“In Germany, there are few more powerful symbols of the country’s economic woes than the decline of VW – Germany’s ‘sickness’ unnerves Europe”
At the heart of Germany’s biggest carmaker, Volkswagen, politicians have long been able to prevent the worst. Apparently, they can no longer, comments Politico, speaking of a “bloodbath” of the German industry.
As Volkswagen threatens to close German factories for the first time in its 87-year history, politicians who have for decades protected workers from mass layoffs are scrambling to find answers amid growing labor frustration and the threat of mass strikes.
“As time goes on, we also realize that a lot of people are really angry that this is happening,” said Thorsten Groeger, chief negotiator for IG Metall, Germany’s largest labor union.
Groger said “warning strikes” would be held before Dec. 9 ahead of the next round of cost-cutting negotiations with management, and threatened much more sweeping action if talks do not go well. “There is the possibility of larger-scale action in the industry,” he explained. “We’re prepared for it.”
The challenges come at a time when the German government is unable to act after the collapse of the three-party coalition earlier this month. It could be several months before Germany has a new government, as negotiations between the parties could last long after the February 23 election. Even then, the country’s constitutional “debt brake,” which limits spending, is likely to limit the new coalition’s “firepower.”
“In Germany, the combination of bad economic news and political paralysis is fueling anger
In Germany there are few more powerful symbols of the country’s growing economic woes than the decline of VW. Amid plummeting profits, flat sales in Europe and a collapse in the key Chinese market, the automaker announced late last month that it plans to close factories on German soil.
Early investments in electric car technology have been plagued by delays and high costs, leaving VW behind US rival Tesla and China’s BYD. If US President-elect Donald Trump now carries out his threat to impose tariffs on European imports, it will further worsen the already difficult situation for German factory workers.
VW’s problems are a parable for German industry more broadly, with manufacturers across the country hemorrhaging jobs. The steady pace of bad economic news got louder this week as steelmaker Thyssenkrupp announced it could shed up to 11,000 jobs by 2030.
But the problems in the automotive sector will hit Germany particularly hard. The industry is responsible for 11 percent of manufacturing jobs in Germany, with the crisis spilling over to the auto giants’ suppliers. Bosch has announced it is cutting 3,500 jobs. ZF Friedrichshafen is considering laying off at least 12,000 employees by 2030. Continental wants to cut 5,500 jobs worldwide.
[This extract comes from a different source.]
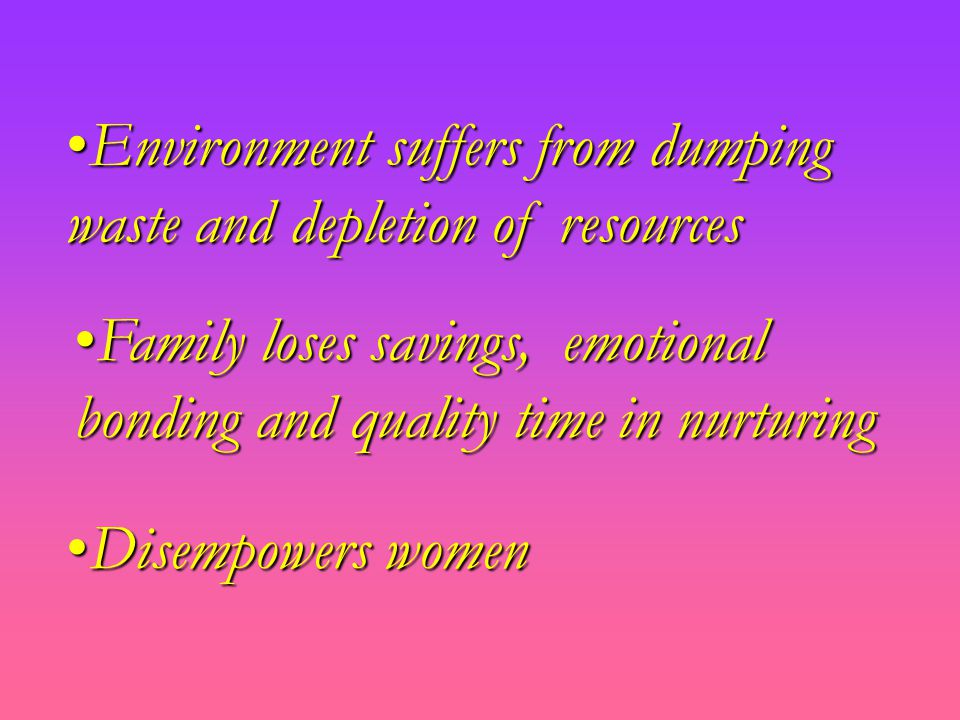 Family loses savings, emotional bonding and quality time in nurturingFamily loses savings, emotional bonding and quality time in nurturing Environment suffers from dumping waste and depletion of resourcesEnvironment suffers from dumping waste and depletion of resources Disempowers womenDisempowers women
Germany’s “sickness” is roiling Europe at a time when France, the EU’s second-largest economy, faces its own escalating turmoil. There, far-right leader Marine Le Pen is threatening to topple the country’s fragile coalition government by voting against Prime Minister Michel Barnier’s budget – a move that will send fear into financial markets.
In Germany, the combination of bad economic news and political paralysis is fueling anger ahead of a planned snap election on February 23. This anger is particularly likely to affect Chancellor Olaf Solz’s Social Democratic Party (SPD), which is already facing dismal poll numbers.
Lower Saxony, where VW is based, remains an SPD stronghold and the party is inextricably linked to the car industry. The state owns a 20 percent stake in VW, and the state premier, SPD politician Stefan Weil, sits on the board.
“With the support of the state, VW has become a large and globally successful company over the past 75 years,” Weil said in an interview with the German newspaper Süddeutsche Zeitung. It would be unwise, he added, to “dismantle the expensive structures” built to produce electric cars.
“The challenges are deeper and greater than we may have recognized
His proposed solutions are well known: He wants to restore federal subsidies for electric car purchases or create tax incentives for consumers. The SPD — along with the Greens — wants to revitalize energy-intensive German industry more broadly by lowering energy prices through subsidies.
The question is whether such moves—even if politicians could agree to them—would be enough, given the massive structural problems facing Germany.
As Russia’s war in Ukraine and rising protectionism fundamentally alter the global trade that has served as the basis for Germany’s export model, German policymakers are facing an unpleasant truth: The tactical tools at their disposal may not be enough.
“The challenges are deeper and bigger than we have perhaps recognized in the debates and policy decisions of recent years,” Greens Economy Minister Robert Hambeck admitted at an industry summit on Tuesday.
Ahead of an election in which the far-right Alternative for Germany (AfD) party is in second place, the mainstream parties will likely have to reckon with an intensifying voter backlash.
“The question of how to solve the situation at Volkswagen is an example of how we solve the future problems of the industry as a whole,” stressed chief negotiator Groger. The urgency of the situation, he added, requires “concrete political action” and not “pretty campaign posters.”